Tuesday, May 23, 2017

Chechen Government Trying To Cover It's Tracks


Prisoners at the largest concentration camp for gay men in Chechnya have been moved to an unknown location.
According to Novoya Gazeta, the newspaper that exposed the abuse of gay people in the autonomous Russian region, police have refused to participate in any official investigation.
When it was first revealed gay men were being kept in a concentration camp in Chechnya, former prisoners said they were kept in a former military barracks in Argun.

But when the Investigative Committee of Russia arrived there, with the location and description accurate to former prisoner testimony, the camp had been buried to its roof in construction debris.
Investigators say they have learned any prisoners are believed to have been moved to a Special Police Force training base in Terek – roughly 60km north in Argun.
However they have been denied entry, as ‘training is taking place’.
Activists fear prisoners have been moved to a new, unknown location.
Novoya Gazeta has also claimed of how Chechen security forces are exerting pressure on relatives of victims and fugitives.
The newspaper says authorities are ‘demanding they sign a statement with the standard text stating: ‘their son (or brother) [FULL NAME] left the republic to work in Moscow in late February. There is no connection to the Chechen police’.

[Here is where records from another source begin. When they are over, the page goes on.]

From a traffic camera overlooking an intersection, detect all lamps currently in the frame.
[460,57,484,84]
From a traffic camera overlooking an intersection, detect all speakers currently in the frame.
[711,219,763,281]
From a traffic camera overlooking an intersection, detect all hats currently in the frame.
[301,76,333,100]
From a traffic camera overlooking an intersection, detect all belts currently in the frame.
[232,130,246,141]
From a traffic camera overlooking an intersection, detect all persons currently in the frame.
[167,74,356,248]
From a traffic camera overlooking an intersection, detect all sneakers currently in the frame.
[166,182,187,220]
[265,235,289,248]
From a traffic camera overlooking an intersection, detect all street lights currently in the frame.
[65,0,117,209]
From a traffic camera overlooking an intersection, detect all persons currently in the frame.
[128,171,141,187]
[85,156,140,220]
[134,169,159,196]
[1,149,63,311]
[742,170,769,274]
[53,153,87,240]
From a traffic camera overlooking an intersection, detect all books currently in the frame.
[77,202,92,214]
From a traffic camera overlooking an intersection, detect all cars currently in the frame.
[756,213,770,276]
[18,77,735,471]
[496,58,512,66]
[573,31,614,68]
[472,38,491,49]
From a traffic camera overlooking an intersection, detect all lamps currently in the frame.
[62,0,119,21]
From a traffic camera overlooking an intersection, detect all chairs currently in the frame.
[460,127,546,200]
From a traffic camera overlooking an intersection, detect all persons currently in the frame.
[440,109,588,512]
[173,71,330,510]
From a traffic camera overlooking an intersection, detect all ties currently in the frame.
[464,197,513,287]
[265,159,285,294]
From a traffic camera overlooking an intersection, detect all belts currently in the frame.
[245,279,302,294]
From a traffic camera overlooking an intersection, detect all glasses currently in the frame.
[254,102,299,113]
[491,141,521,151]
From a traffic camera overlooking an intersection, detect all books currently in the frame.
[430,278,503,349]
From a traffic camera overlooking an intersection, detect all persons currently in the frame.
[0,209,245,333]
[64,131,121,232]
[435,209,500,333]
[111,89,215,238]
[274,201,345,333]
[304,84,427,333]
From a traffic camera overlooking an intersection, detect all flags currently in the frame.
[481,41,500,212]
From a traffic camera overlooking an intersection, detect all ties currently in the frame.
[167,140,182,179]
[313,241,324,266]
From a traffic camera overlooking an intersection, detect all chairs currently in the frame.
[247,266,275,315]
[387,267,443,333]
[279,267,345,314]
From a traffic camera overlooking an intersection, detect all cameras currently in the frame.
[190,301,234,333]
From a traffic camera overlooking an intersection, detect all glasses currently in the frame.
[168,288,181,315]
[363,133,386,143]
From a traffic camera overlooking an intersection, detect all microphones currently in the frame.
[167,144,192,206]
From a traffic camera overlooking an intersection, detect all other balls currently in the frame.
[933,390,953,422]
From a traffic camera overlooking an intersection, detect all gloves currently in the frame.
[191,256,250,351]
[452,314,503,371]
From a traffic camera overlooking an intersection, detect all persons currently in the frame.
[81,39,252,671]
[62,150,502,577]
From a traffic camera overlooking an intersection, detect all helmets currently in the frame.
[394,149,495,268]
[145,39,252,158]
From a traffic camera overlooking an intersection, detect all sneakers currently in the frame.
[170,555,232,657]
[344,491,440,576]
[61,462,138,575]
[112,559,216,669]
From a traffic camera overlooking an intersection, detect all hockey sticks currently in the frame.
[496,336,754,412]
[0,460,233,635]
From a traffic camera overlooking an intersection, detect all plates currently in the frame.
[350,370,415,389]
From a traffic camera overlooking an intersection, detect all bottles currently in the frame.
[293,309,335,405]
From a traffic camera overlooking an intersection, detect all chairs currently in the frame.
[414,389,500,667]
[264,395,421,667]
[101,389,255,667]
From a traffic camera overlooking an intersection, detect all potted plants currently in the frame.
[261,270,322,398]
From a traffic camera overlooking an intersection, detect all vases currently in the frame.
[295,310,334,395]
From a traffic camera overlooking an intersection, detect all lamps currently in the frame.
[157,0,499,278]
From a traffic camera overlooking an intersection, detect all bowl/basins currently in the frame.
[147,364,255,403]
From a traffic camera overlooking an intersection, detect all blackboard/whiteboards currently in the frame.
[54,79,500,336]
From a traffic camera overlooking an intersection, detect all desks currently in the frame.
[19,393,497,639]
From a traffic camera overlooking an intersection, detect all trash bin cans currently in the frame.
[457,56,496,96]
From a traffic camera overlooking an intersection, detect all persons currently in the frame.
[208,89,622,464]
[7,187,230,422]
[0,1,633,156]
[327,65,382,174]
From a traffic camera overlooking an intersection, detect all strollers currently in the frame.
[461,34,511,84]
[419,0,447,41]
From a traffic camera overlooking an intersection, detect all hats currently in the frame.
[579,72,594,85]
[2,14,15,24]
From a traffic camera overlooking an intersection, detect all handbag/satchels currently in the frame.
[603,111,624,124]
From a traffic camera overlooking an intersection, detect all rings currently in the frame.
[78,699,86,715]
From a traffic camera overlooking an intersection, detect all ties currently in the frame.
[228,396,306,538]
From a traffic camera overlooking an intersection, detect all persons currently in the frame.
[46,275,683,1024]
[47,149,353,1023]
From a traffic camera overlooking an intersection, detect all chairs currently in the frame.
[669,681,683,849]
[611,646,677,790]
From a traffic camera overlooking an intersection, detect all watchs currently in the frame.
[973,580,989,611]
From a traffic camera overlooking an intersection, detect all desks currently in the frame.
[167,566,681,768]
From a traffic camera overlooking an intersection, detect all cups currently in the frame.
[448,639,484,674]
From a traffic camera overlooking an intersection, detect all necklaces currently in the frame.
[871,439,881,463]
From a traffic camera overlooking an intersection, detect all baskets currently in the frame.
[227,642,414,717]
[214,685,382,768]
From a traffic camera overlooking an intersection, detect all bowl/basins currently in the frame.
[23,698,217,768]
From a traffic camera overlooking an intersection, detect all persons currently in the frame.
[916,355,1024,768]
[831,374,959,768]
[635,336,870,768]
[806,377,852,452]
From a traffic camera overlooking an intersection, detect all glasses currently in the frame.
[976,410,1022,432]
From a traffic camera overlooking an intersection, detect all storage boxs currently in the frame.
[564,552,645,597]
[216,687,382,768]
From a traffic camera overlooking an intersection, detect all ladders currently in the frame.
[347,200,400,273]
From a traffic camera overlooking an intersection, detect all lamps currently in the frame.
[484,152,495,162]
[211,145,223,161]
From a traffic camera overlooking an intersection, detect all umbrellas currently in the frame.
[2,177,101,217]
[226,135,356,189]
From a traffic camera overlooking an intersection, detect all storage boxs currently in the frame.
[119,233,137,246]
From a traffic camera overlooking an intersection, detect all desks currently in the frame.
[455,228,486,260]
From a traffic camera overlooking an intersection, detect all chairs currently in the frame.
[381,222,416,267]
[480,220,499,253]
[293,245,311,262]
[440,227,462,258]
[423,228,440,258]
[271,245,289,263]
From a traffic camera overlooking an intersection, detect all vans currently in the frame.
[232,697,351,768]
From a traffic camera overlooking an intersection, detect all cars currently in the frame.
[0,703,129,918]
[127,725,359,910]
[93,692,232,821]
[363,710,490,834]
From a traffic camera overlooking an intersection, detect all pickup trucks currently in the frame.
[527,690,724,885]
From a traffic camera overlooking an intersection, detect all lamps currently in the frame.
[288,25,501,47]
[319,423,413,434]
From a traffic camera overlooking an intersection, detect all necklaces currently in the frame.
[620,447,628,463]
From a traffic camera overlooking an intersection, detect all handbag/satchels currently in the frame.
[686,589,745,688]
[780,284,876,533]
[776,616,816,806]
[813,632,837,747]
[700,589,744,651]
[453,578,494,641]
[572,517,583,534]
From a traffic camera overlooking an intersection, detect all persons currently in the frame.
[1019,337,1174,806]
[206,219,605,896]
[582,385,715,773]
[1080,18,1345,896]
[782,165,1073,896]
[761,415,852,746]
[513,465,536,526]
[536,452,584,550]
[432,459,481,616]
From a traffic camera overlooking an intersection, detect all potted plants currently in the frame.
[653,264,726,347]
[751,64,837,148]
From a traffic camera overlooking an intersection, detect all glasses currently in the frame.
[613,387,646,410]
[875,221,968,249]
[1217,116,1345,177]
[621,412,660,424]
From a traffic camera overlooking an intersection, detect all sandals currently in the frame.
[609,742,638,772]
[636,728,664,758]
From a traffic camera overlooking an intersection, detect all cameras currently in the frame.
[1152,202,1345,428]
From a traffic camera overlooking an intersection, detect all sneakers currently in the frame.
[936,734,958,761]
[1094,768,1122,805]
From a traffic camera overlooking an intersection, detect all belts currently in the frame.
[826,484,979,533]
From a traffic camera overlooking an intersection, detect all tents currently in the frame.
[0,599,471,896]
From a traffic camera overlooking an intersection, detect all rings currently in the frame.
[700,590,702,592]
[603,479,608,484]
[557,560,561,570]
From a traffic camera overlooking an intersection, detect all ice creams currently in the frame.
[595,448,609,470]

Names of the four gay men killed in the region are also known to the newspaper. Three were killed on suspicion of homosexuality. One of these was a member of the National Guard of Russia. A fourth was detained on suspicion of extremism and also killed.
The Russian LGBT Network has helped to evacuate at least 40 gay men from Chechnya, with at least nine leaving Russia completely.
They are calling on many countries to accept refugees, including the UK and US.
‘We are in the process of figuring out which countries are willing to accept the Chechen queer refugees,’ a spokesperson, who wished to remain anonymous to protect their safety.
‘We negotiate these possibilities with the foreign authorities and NGOs. This has to be done in order to ensure the victims’ maximum safety and security. We have strong evidence that families of those, who fled Chechnya, already started looking for them.’
As of 25 April, it is believed Chechnya is operating six concentration camps, with at least 200 men illegally detained there.
Kadyrov also said he wants to eliminate the gay community ‘by the beginning of Ramada’, which this year falls on 26 May.
Kadyrov’s spokesperson Alvi Karimov has claimed gay people ‘simply do not exist’ in the republic.

He said: ‘If there were such people in Chechnya, their relatives would send them somewhere from whence they could not return.